- [YOUR ASSIGNMENT] Take the line that contains "Autumn colors 3" and each line after it to the end of the material below, and return them exactly, minus the pictures.

- [PROVIDED DATA]
⟨

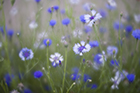 Cornflowers 6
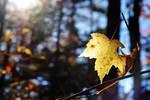 Autumn colors 3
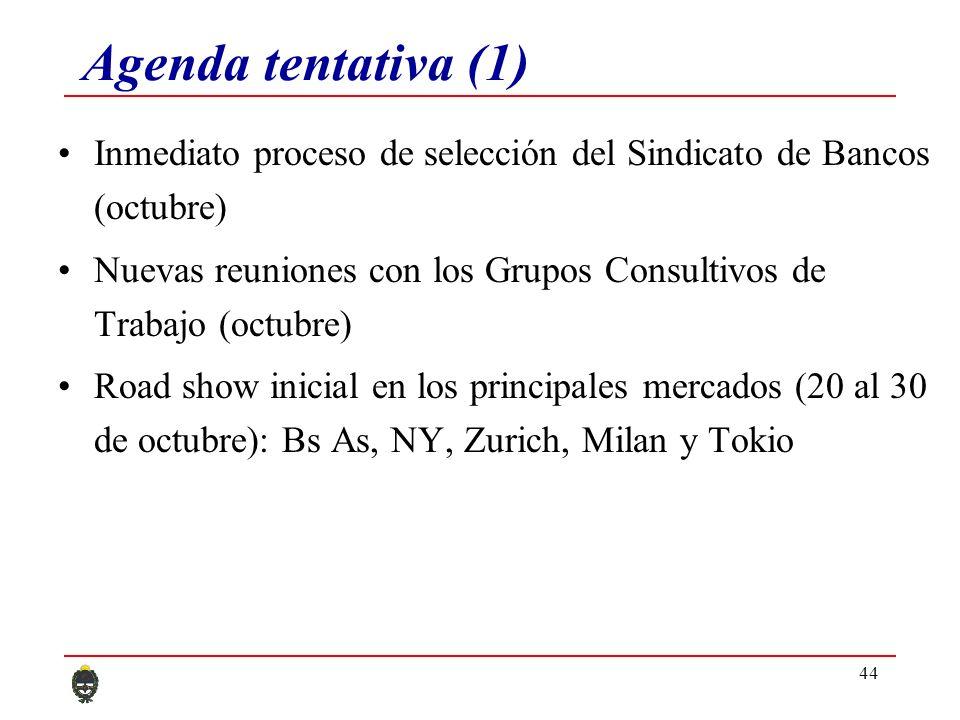 44 Agenda tentativa (1) Inmediato proceso de selección del Sindicato de Bancos (octubre) Nuevas reuniones con los Grupos Consultivos de Trabajo (octubre) Road show inicial en los principales mercados (20 al 30 de octubre): Bs As, NY, Zurich, Milan y Tokio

⟩

- [COMPLETED TASK]
 Autumn colors 3
 44 Agenda tentativa (1) Inmediato proceso de selección del Sindicato de Bancos (octubre) Nuevas reuniones con los Grupos Consultivos de Trabajo (octubre) Road show inicial en los principales mercados (20 al 30 de octubre): Bs As, NY, Zurich, Milan y Tokio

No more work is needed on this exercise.